Consider the case of Professor Marianne Lafrance, who holds both a bachelor of arts degree from the University of Windsor and a master’s from Boston University. She was a professor of psychology at Boston College for 24 years before she moved up to Yale and their Women and Gender Studies Program.

Last year, she used her high-powered (and high-priced) education to conduct the landmark study on “the psychological impact of bad hair days.”

Honest to God.

Her conclusions, (Nobel Prize committee, please take note) were that women not only have “bad hair” days, but they also have “smart hair days,” too. The Yale study found that people tend to make instant, subconscious decisions about an individual based on what hairstyle they are wearing. There is no information on how long this study took or how much it cost, other than the fact Proctor & Gamble picked up the tab.

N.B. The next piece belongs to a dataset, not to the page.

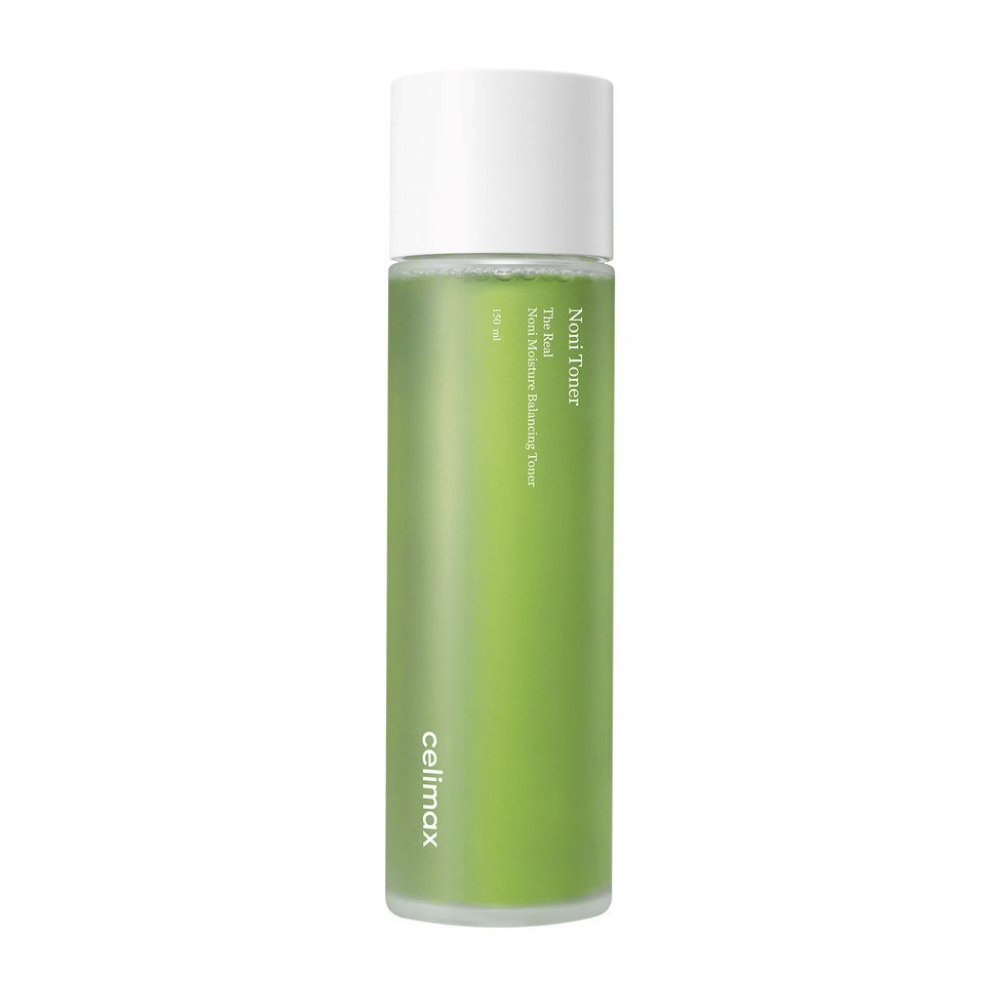 Celimax The Real Noni Moisture Balancing Toner est un tonique rafraîchissant qui hydrate et équilibre la peau. Enrichi en extrait de Noni, il aide à apaiser les irritations et à améliorer la texture de la peau.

This is what they got for their money.

“We wanted to learn whether the frame around the face – the hairstyle – can significantly alter how a person is seen. We found that different hairstyles quickly lead others to see different kinds of people, ” Lafrance tells us.

She goes on.

An individual may decide if you are intelligent, sexy, open-minded, affluent or careless within seconds of meeting you, based on your hairstyle. Across the board, men and woman had the same reaction to specific hairdos. Why is Miranda the short-haired one on “Sex and the City”? Because she is the smart lawyer.

Question: What do Diane Sawyer, Candace Bergen, Martha Stewart and Hillary Clinton have in common? They want to be perceived as smart, so they cut their hair.

Conclusion: Want to get smarter? Cut your hair shorter!

When you are considering your next hairstyle, consider Lafrance’s advice that no style is all good or all bad and that we do, in fact, judge a book by its cover.

The other key findings in the Yale study were that as a hairstyle increases a woman’s perceived sexiness, it decreases a woman’s perceived intelligence. Women wearing short, tousled hairstyles such as Meg Ryan and Charlize Theron, are seen as “most confident and outgoing,” an asset when meeting new people or starting a career.

Most men I know would adore Meg Ryan if she were bald or wearing a mohawk.

Back to the Lafrance study. Length does matter when it comes to woman’s hair, she says. Women with long, blonde hairstyles such as Gwyneth Paltrow and Christina Aguilera are perceived as the sexiest and most affluent. Women with casual, medium-length hair such as Liv Tyler and Sandra Bullock are viewed as more intelligent and good-natured.

I suspect Marianne talked to a lot more women than men in her study. Men, we realize, are all pigs and couldn’t care less about hairstyles, long or short, formal or casual.

But some men were in the study.

Men wearing short, front-flip hairstyles, Brad Pitt and Matthew LeBlanc, were seen as self-confident and sexy. It is not surprising that men with this hairstyle were perceived as the most self-centered, the study tells us.

Most women I know would take Brad Pitt if his head were on fire, no matter what his hairstyle was.

Men with medium, side-parted hair are viewed as the most intelligent and affluent, great for that job interview, but also as the most narrow-minded, the study tells us.

Think Fabio had it made? Very long-haired men were perceived in the study as the least intelligent and most careless. Why is it that every time I see Fabio, he is dating another breathtakingly beautiful model?

Don’t believe the study?

Ask Professor Lafrance. She is the one with the master’s degree.

I, myself, am having a stupid hair day.